Question

Manufacturing integrated circuits is an enormously complicated task, as
there are many process variables that can be manipulated (thickness of this,
width of that, doping level of something else, etc). Generally speaking, many
copies of a circuit are put onto a single wafer, which is made all at once. We
have an experiment where we are varying two factors, each at two levels.
We have 20 wafers and assign each of the four factor/level combinations to
five wafers at random and make the wafer. We then choose three circuits at
random on each wafer and measure the performance of the circuit.
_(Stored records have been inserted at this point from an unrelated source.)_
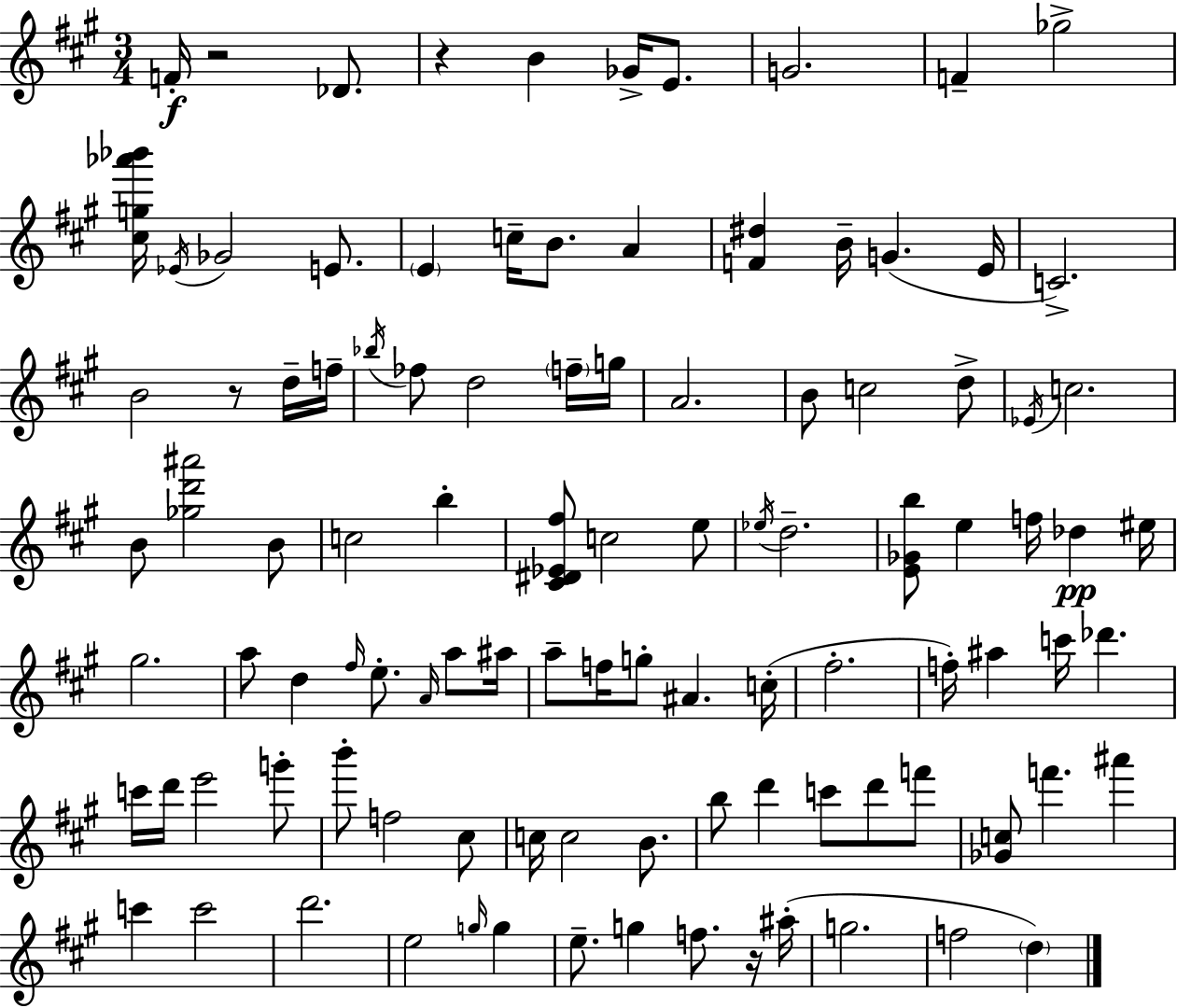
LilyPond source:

{
  \clef treble
  \numericTimeSignature
  \time 3/4
  \key a \major
  f'16-.\f r2 des'8. | r4 b'4 ges'16-> e'8. | g'2. | f'4-- ges''2-> | \break <cis'' g'' aes''' bes'''>16 \acciaccatura { ees'16 } ges'2 e'8. | \parenthesize e'4 c''16-- b'8. a'4 | <f' dis''>4 b'16-- g'4.( | e'16 c'2.->) | \break b'2 r8 d''16-- | f''16-- \acciaccatura { bes''16 } fes''8 d''2 | \parenthesize f''16-- g''16 a'2. | b'8 c''2 | \break d''8-> \acciaccatura { ees'16 } c''2. | b'8 <ges'' d''' ais'''>2 | b'8 c''2 b''4-. | <cis' dis' ees' fis''>8 c''2 | \break e''8 \acciaccatura { ees''16 } d''2.-- | <e' ges' b''>8 e''4 f''16 des''4\pp | eis''16 gis''2. | a''8 d''4 \grace { fis''16 } e''8.-. | \break \grace { a'16 } a''8 ais''16 a''8-- f''16 g''8-. ais'4. | c''16-.( fis''2.-. | f''16-.) ais''4 c'''16 | des'''4. c'''16 d'''16 e'''2 | \break g'''8-. b'''8-. f''2 | cis''8 c''16 c''2 | b'8. b''8 d'''4 | c'''8 d'''8 f'''8 <ges' c''>8 f'''4. | \break ais'''4 c'''4 c'''2 | d'''2. | e''2 | \grace { g''16 } g''4 e''8.-- g''4 | \break f''8. r16 ais''16-.( g''2. | f''2 | \parenthesize d''4) \bar "|."
}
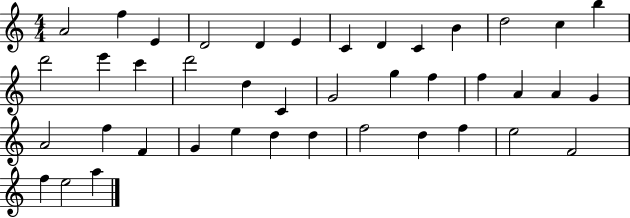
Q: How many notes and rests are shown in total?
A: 41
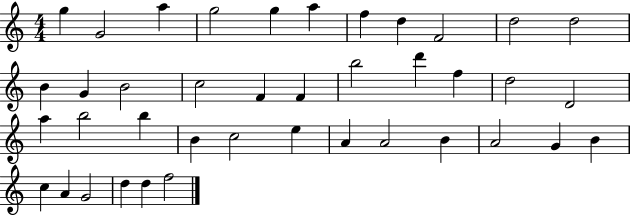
{
  \clef treble
  \numericTimeSignature
  \time 4/4
  \key c \major
  g''4 g'2 a''4 | g''2 g''4 a''4 | f''4 d''4 f'2 | d''2 d''2 | \break b'4 g'4 b'2 | c''2 f'4 f'4 | b''2 d'''4 f''4 | d''2 d'2 | \break a''4 b''2 b''4 | b'4 c''2 e''4 | a'4 a'2 b'4 | a'2 g'4 b'4 | \break c''4 a'4 g'2 | d''4 d''4 f''2 | \bar "|."
}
Construct
a skeleton ANOVA table (that is, just the sources and degrees of freedom).

Answer 1

Soln

	Factor 2
Factor 1	Level 1	Level 2
Level 1	1	1
	2	2
	3	3
	4	4
	5	5
Level 2	1	1
	2	2
	3	3
	4	4
	5	5

Null and Alternative Hypothesis:

We will have three hypotheses:

Factor 1

H₀: µ_{Level 1} = µ _{Level 2}

H₁: Not all Means are equal

Factor 2

H₀: µ_{Level 1} = µ _{Level 2}

H₁: Not all Means are equal

H₀: An interaction is absent

H₁: Interaction is present

Alpha = 0.05

Degress of Freedom:

Df_{Factor 1}(A) = a-1 = 2-1 = 1

Df_{Factor 2} (B) = b-1 = 2-1 = 1

df _{Factor 1 * Factor 2} (A*B) = (a-1) * (b-1) = 1*1 = 1

df _error = N – ab = 20 – 2*2 = 16

df _total= N – 1 = 20 – 1 = 19

Critical Values:

Factor 1 (df_{Factor 1}(A), df _error): (1,16) = 4.49

Factor 2 (df_{Factor 2} (B),df _error): (1,16) = 4.49

Interaction (df _{Factor 1 * Factor 2} (A*B), df _error) : (1,16) = 4.49

[Factor 1] If F is greater than 4.49, reject the null hypothesis

[Factor 2] If F is greater than 4.49, reject the null hypothesis

[Interaction] If F is greater than 4.49, reject the null hypothesis

ANOVA Table Format

	SS	Df	MS	F
Factor 1		1
Factor 2		1
Interaction		1
Error		16
Total		19